Una parziale monetizzazione dei debiti richiede una modifica dei trattati europei e del mandato della Bce, preservandone l’autonomia. E sottolineo: preservandone l’autonomia. Una parziale mutualizzazione dei debiti richiede un’unione fiscale, che completi l’unione monetaria con un’autorità politica, non tecnocratica, che sposti a livello europeo un pezzo delle nostre tasse e dei nostri debiti. Tasse e debiti, il cuore della sovranità economica: o si spostano a livello europeo o non ne usciamo. Non ne esce l’Europa, perché resterà una costruzione incompiuta. Non ne esce l’Italia, perché col nostro debito avremo un fardello i cui costi prima o poi diventeranno una zavorra insostenibile.

Per questo, le risposte ai debiti che stiamo contraendo non arriveranno da slogan, da appelli o da alchimie finanziarie. Possono arrivare solo dalla Conferenza sull’Europa e da una nuova idea di Europa. Il momento è ora. In politica le “fasi due” non esistono quasi mai, se non nei sogni o nelle ipocrisie di chi le invoca. È nel mezzo di una crisi come questa che dobbiamo rilanciare la costruzione europea, o non riusciremo a farlo domani.

L’Italia deve mettersi alla testa di questa battaglia per una nuova sovranità europea. E deve farlo innanzitutto con la credibilità che solo un Piano nazionale per la ripresa e per la resilienza, serio, attuabile e basato su priorità chiare, potrà darci. Non per le condizioni che ci chiede qualche burocrate. Ma per le scelte che vogliamo fare, noi, come italiani, di fronte alla crisi.

Dobbiamo spendere presto e bene le risorse che stiamo mobilitando, ogni centesimo.
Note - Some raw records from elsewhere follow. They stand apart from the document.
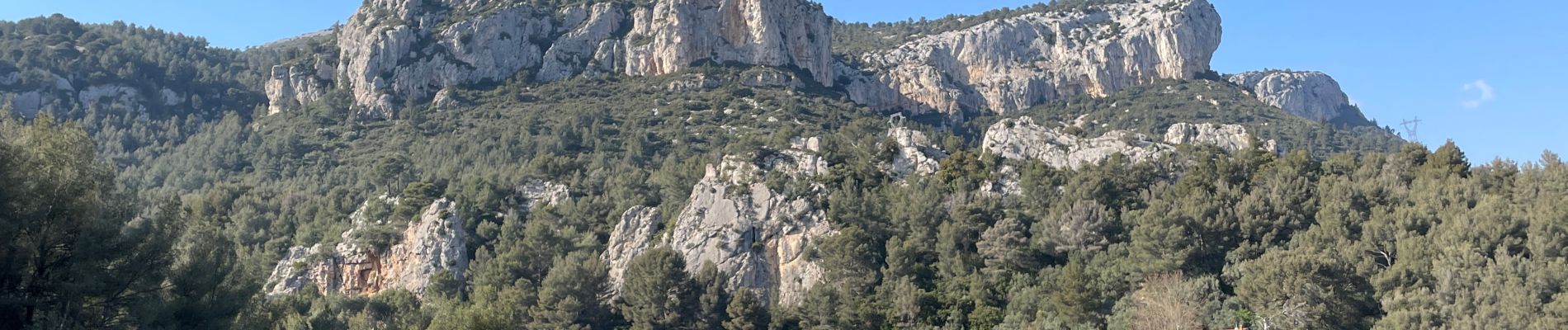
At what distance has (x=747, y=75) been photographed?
107188mm

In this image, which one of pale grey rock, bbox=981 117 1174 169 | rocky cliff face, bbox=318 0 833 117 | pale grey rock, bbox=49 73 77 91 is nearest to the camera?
pale grey rock, bbox=981 117 1174 169

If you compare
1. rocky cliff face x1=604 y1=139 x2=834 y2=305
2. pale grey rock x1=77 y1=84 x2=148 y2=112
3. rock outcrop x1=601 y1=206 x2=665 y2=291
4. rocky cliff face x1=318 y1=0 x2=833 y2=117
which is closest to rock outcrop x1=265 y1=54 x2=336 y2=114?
rocky cliff face x1=318 y1=0 x2=833 y2=117

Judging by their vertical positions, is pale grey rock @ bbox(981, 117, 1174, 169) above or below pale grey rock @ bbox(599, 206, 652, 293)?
above

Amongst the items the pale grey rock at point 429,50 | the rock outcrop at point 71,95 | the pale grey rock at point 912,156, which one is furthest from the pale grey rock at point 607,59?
the pale grey rock at point 912,156

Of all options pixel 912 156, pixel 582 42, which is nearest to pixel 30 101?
pixel 582 42

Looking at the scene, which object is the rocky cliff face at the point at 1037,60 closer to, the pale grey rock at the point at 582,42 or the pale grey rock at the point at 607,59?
the pale grey rock at the point at 607,59

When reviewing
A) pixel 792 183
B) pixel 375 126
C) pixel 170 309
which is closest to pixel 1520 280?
pixel 792 183

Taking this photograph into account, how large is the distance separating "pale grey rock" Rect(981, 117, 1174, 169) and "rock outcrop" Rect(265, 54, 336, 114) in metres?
69.5

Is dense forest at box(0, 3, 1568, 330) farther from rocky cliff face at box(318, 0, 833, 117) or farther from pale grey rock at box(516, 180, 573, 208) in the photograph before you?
rocky cliff face at box(318, 0, 833, 117)

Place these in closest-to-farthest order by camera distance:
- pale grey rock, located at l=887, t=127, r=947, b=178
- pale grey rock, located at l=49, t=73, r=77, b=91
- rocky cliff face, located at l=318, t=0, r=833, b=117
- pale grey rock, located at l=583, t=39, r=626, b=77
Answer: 1. pale grey rock, located at l=887, t=127, r=947, b=178
2. rocky cliff face, located at l=318, t=0, r=833, b=117
3. pale grey rock, located at l=583, t=39, r=626, b=77
4. pale grey rock, located at l=49, t=73, r=77, b=91

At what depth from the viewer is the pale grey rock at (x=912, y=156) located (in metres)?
66.1

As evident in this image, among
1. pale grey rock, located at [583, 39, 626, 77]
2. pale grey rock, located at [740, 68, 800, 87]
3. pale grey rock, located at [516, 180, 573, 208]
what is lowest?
pale grey rock, located at [516, 180, 573, 208]

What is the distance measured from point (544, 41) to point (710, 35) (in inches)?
616

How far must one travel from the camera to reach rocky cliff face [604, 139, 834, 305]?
5781 centimetres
Mettendovi al centro la crescita, sostenuta e sostenibile, e le speranze di milioni di giovani che abbiamo lasciato da soli a sostenere il costo della crisi, senza investire sulle loro opportunità, sulla loro formazione, sulla loro garanzia del reddito in ingresso nel mondo del lavoro.

È per questo che nell’annunciare il voto favorevole del gruppo del Partito democratico alla relazione presentata dal governo per chiedere un ulteriore scostamento finanziario, ribadisco che questo voto non è un atto formale, un passaggio burocratico, ma una scelta vissuta con consapevolezza e responsabilità rispetto a tutto quello che comporta.

Consapevolezza e responsabilità che da domani metteremo sulle sfide enormi che si aprono: (1) spendere bene le risorse italiane ed europee che stiamo mobilitando e (2) costruire un’Europa politica che completi l’unione commerciale e monetaria. Per raggiungere obiettivi di crescita economica, giustizia sociale e sostenibilità del debito. Per tutti noi e, da ultimo ma non ultimo, per le future generazioni di italiani e di europei.